Aim of the task —
Below are records to be transcribed exactly; any pictures should be left out.

Data shown —
=-=-=

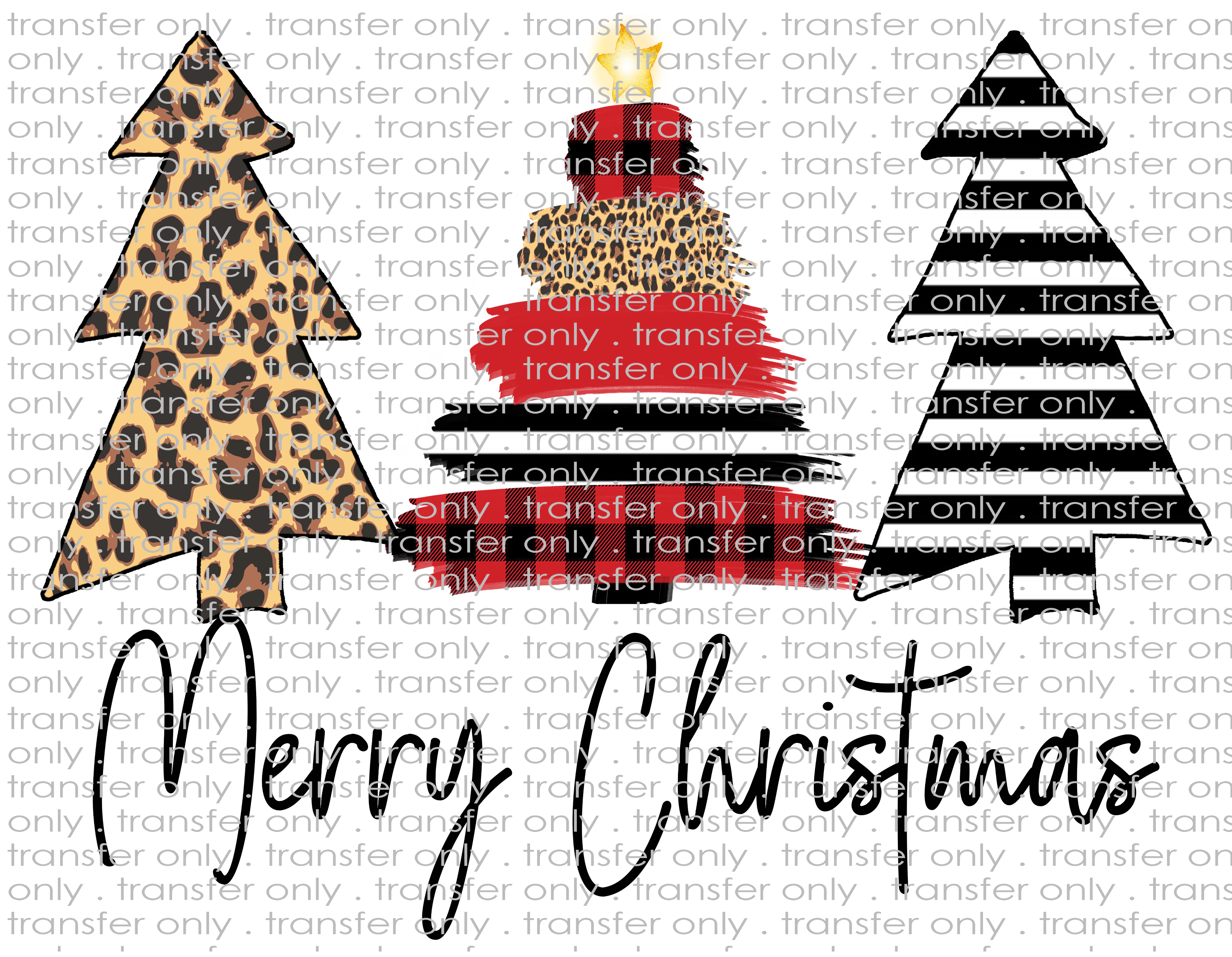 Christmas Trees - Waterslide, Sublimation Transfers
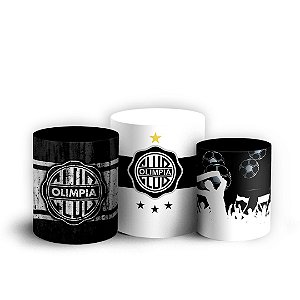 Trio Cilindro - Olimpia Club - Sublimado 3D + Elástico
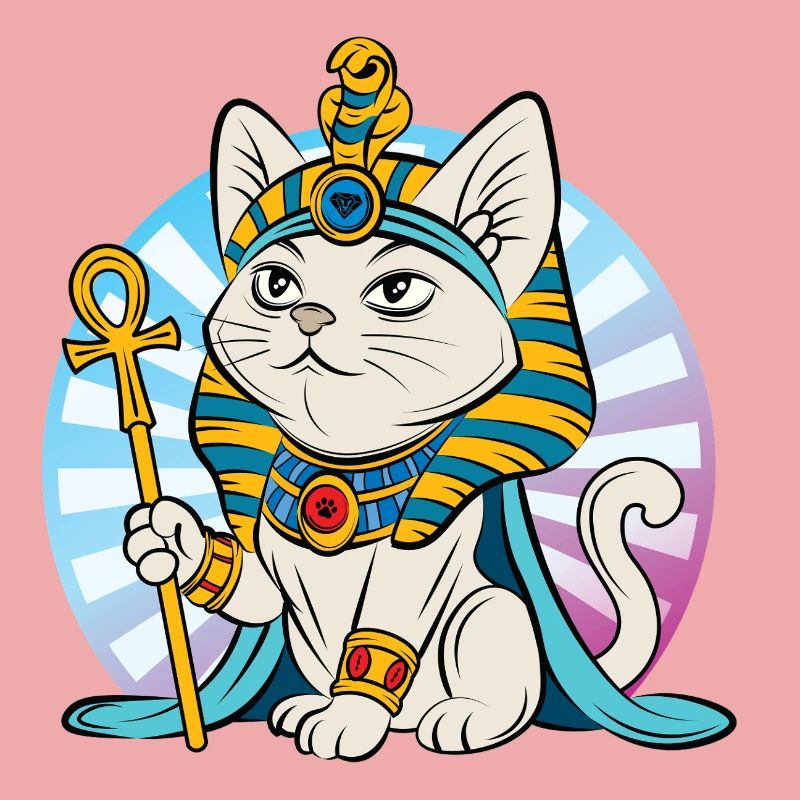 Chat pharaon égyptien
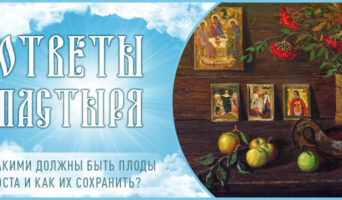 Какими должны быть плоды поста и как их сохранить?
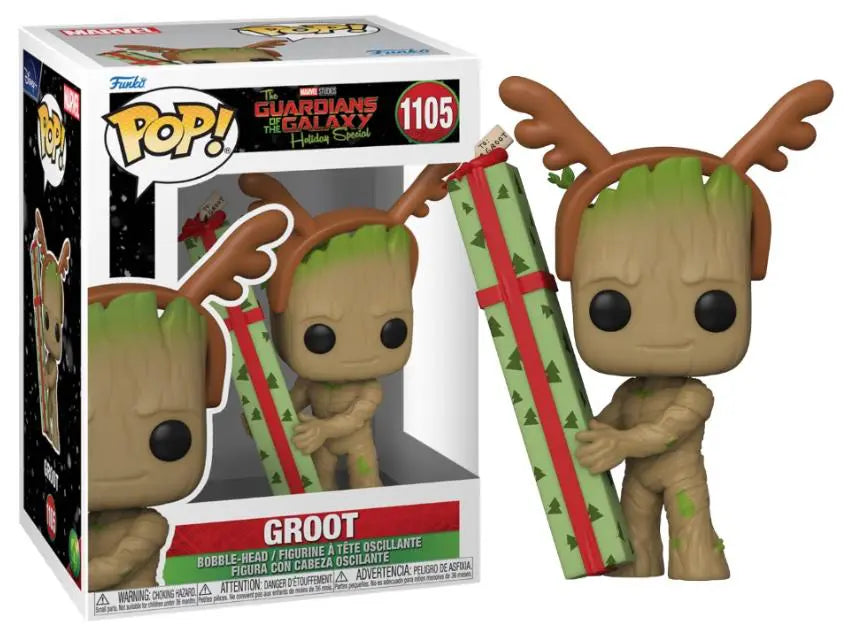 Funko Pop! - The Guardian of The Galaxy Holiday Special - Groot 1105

=-=-=

Problem solution —
 Christmas Trees - Waterslide, Sublimation Transfers
 Trio Cilindro - Olimpia Club - Sublimado 3D + Elástico
 Chat pharaon égyptien
 Какими должны быть плоды поста и как их сохранить?
 Funko Pop! - The Guardian of The Galaxy Holiday Special - Groot 1105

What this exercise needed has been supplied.